Good read. I'm pleased with the fact that his arguments are generally well formed, with the exception of the ad homonym attacks (e.g. implications that Dawkins is insane, austere, etc, though "Dawkinsanity" is a decent joke it doesn't help him fight the good fight against the stereotype that religious people don't know what honest intellectual debate means). 
 
A few thoughts: 
 
He seems to imply that Christianity is at odds with Epicureanism. That's obvious enough to not need an argument, but he doesn't offer any arguments against Epicureanism, nor for the element in Christianity with which it is opposed. 
 
He states that people credulous enough to be UFO believers shouldn't count as a fair target of Dawkins because the church doesn't support them either. The truth is that they are a fair target for Dawkins because Dawkins makes a very different argument against them than the church does. Such people believe without evidence, exactly something that religion supports and atheists condemn.
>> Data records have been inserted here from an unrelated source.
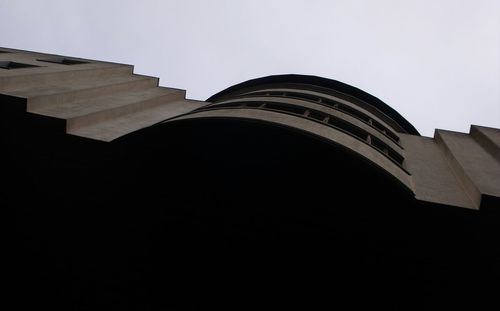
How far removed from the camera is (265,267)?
13805 millimetres

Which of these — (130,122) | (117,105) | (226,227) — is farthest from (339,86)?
(226,227)

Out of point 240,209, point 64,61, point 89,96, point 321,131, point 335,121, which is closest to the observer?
point 321,131

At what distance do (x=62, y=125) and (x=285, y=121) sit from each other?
26.8 feet

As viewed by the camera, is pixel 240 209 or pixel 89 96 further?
pixel 89 96

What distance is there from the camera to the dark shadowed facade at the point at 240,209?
12.0 meters

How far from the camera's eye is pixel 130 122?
1973 centimetres

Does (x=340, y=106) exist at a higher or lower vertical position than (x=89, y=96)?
higher

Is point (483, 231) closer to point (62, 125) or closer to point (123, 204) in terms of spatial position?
point (123, 204)

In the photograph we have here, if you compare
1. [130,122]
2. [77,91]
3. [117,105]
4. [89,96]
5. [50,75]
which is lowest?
[130,122]

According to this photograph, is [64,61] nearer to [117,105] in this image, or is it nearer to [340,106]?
[117,105]

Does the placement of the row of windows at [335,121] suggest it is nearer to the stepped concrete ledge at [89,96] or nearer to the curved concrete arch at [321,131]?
the curved concrete arch at [321,131]

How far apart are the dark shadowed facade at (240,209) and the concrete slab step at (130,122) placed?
0.51ft

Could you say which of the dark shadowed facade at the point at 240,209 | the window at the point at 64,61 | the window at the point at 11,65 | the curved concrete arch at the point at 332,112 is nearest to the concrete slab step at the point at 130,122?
the dark shadowed facade at the point at 240,209

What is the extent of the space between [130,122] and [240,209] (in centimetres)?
858
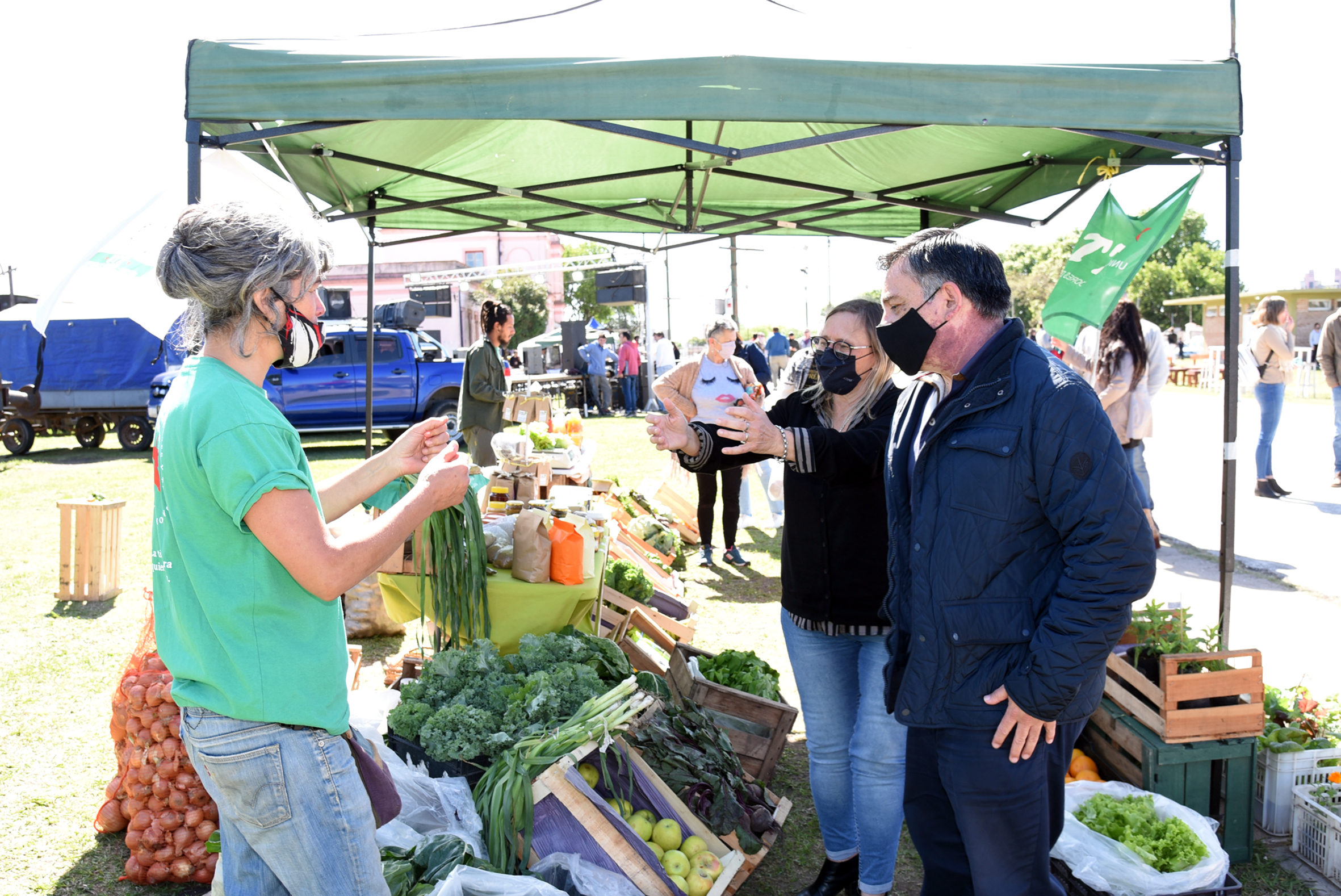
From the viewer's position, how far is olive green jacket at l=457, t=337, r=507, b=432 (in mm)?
7043

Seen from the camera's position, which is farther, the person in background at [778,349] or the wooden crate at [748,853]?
the person in background at [778,349]

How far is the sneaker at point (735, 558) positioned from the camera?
733 cm

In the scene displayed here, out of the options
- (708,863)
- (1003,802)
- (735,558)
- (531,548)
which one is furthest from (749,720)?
(735,558)

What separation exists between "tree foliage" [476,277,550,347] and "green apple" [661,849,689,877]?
44.4 metres

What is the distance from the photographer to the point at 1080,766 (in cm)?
348

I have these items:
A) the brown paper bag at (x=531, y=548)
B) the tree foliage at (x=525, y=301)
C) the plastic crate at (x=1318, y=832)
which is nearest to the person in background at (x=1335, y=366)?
the plastic crate at (x=1318, y=832)

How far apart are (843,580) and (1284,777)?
1.92 meters

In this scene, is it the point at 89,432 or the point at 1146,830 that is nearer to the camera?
the point at 1146,830

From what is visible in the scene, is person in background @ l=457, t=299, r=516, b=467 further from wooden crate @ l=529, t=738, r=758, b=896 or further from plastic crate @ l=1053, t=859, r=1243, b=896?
plastic crate @ l=1053, t=859, r=1243, b=896

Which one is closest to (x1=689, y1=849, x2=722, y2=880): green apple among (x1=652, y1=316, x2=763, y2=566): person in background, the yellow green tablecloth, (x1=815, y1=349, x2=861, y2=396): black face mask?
the yellow green tablecloth

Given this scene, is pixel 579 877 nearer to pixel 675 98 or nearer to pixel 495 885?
pixel 495 885

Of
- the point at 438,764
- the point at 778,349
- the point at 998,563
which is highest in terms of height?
the point at 778,349

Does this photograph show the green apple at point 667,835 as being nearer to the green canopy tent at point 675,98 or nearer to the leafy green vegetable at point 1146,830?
the leafy green vegetable at point 1146,830

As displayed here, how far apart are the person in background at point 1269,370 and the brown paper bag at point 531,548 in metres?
8.16
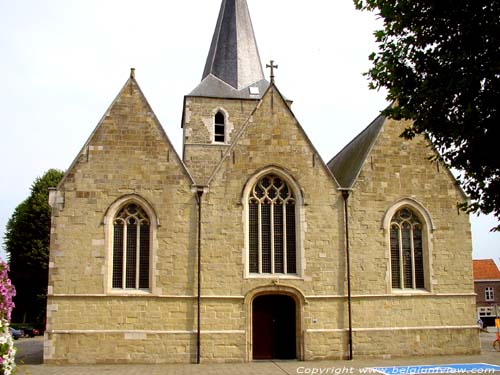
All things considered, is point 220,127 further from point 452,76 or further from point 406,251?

That's the basis of the whole argument as atheists see it. 
 
As for how religious people see it, this one at least claims that there is evidence for religion in general, and Christianity in particular. 
 
First, the "fact" that every society has had an element of spirituality does not imply that spiritual beliefs are correct. Religion offers an evolutionary advantage, just like rape. Both have always happened, but that doesn't make either right. As for the "the majority must be correct" angle (which I don't think he appeals to here), I think we are all well beyond that. 
 
The second argument is almost embarrassing. He claims that the greatest human achievements have been motivated by spirituality. Even without arguing that projects like the pyramids at Giza were due to narcissism rather than spirituality; I would say that landing a man on the moon is undeniably a greater achievement than almost anything else. More generally, list should probably contain the creation of mathematics, language, and science. None of these are motivated by spirituality, all are more impressive than a good song or painting. 
 
A truly beautiful counterargument is the story of Easter Island. The people there made massive and resource intensive stone statues of their religious symbols. The widely held understanding is that the motivation was that the separate tribal groups were in competition with each other to build impressive statues. The resource drain caused the society to collapse. 
 
Also, its insanely ironic that the same essay that bashes Epicureanism argues honestly that we should choose a religion based quite literally on which puts on the best show (the St. Vladimir story). 
 
On a more personal but unrelated note, I have never felt as moved as I did when I first saw the Saturn V rocket that was built to take people to the moon. If you are ever in Florida, check it out.